Osmanlı'ya ihanet eden bu, Arap ülkeleri Birinci Dünya Savaşında iyi ki elimizden çıkmış! Yoksa bir de onların başımıza açacağı nice belalarla uğraşmak zorunda kalacaktık.
* * *
Sevgili okurlarım, bizimkiler sürekli nutuk atıyor da, bu işler nutuk atmakla düzelmez.
“İsrail'e dünyayı dar edeceğiz!..”
Nasıl dar edeceksiniz, böyle palavralar sıkarak mı?
Şimdi bir şey anlatayım, belki şaşıracaksınız.
Türkiye'ye gelen İsrail vatandaşlarına vize uygulamıyoruz. Pasaportunu cebine koyan geliyor.
Buna karşın herhangi bir Filistin vatandaşı Türkiye'ye gelmek isterse vize almak zorunda.
Gülünç bir manzara!
* * *
İsrail'le karşılıklı ticaret hacmimiz yaklaşık beş milyar dolar.
Peki İsrail, tanklarında, uçaklarında ve sivilde kullandığı akaryakıtı nereden sağlıyor? Onların petrolü yok, nereden geliyor petrol?..
Türkiye'den, Akdeniz bölgesindeki boru hatlarından ve bizim rafinerilerimizden!
Barzani'nin petrolü Ceyhan'a geliyor, bir bölümü oradan gemilerle İsrail'e gönderiliyor.
İsrail'i akaryakıt dahil her açıdan biz besliyoruz…
İsrail limanları Türk bandıralı gemilerle dolu.

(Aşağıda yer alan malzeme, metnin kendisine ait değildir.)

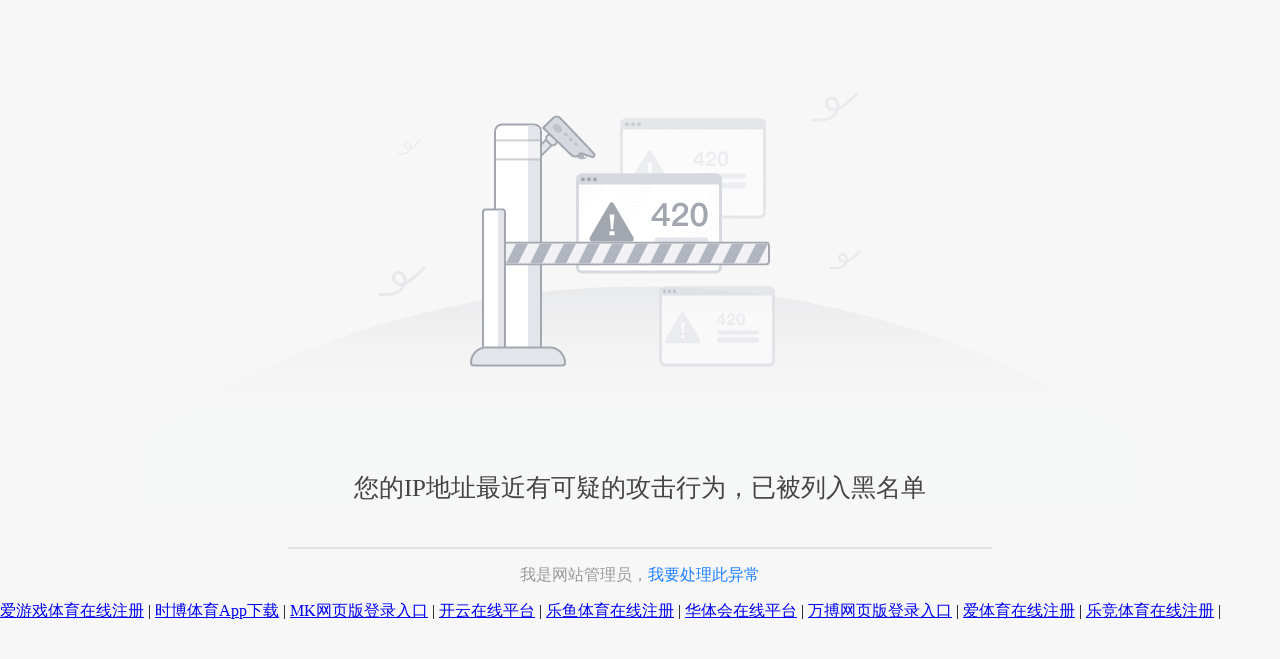

--- FILE ---
content_type: text/html; charset=UTF-8
request_url: https://www.twitchynose.com/wanboguanwangmanbetx/info/1009/3491.htm
body_size: 2504
content:
<!DOCTYPE html>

Şimdi tablo bu olacak, sen ise her gün “Katil İsrail'i kınıyoruz… Dünyayı dar edeceğiz” diye bağırıp, seçim öncesinde seçmen tavlamaya çalışacaksın!
* * *
Bu avuç içi kadar ülke almış başını gidiyor, ortalığı mahvediyor ve İslam alemi sessiz…
Zira pek çoğu aslında Yahudi dostu.
Bazıları açıktan destek veriyor, bazıları çaktırmadan ve sessiz kalarak.
İsrail büyükelçisini ülkesine göndermek, ulusal yas (!) ilan etmek, mitingler düzenlemek falan işe yaramaz…
Bunlar seçim öncesinde seçmen tavlamak için yapılan ucuz atraksiyonlardır.
Sıfırlasana İsrail'le ticaretini…
Türkiye'den İsrail'e petrol sevkiyatını yasaklasana…
Yahudi kuruluşları tarafından Recep Bey'e verilen onur madalyasını iade etsene…
Yok hayır, bunları yapmazlar, yapamazlar. Yürekleri yetmez.
Ama her gün nutuk atıp iç siyasete oynarlar, bu oyunlarına Türk Milleti'ni de alet etmeye yeltenirler.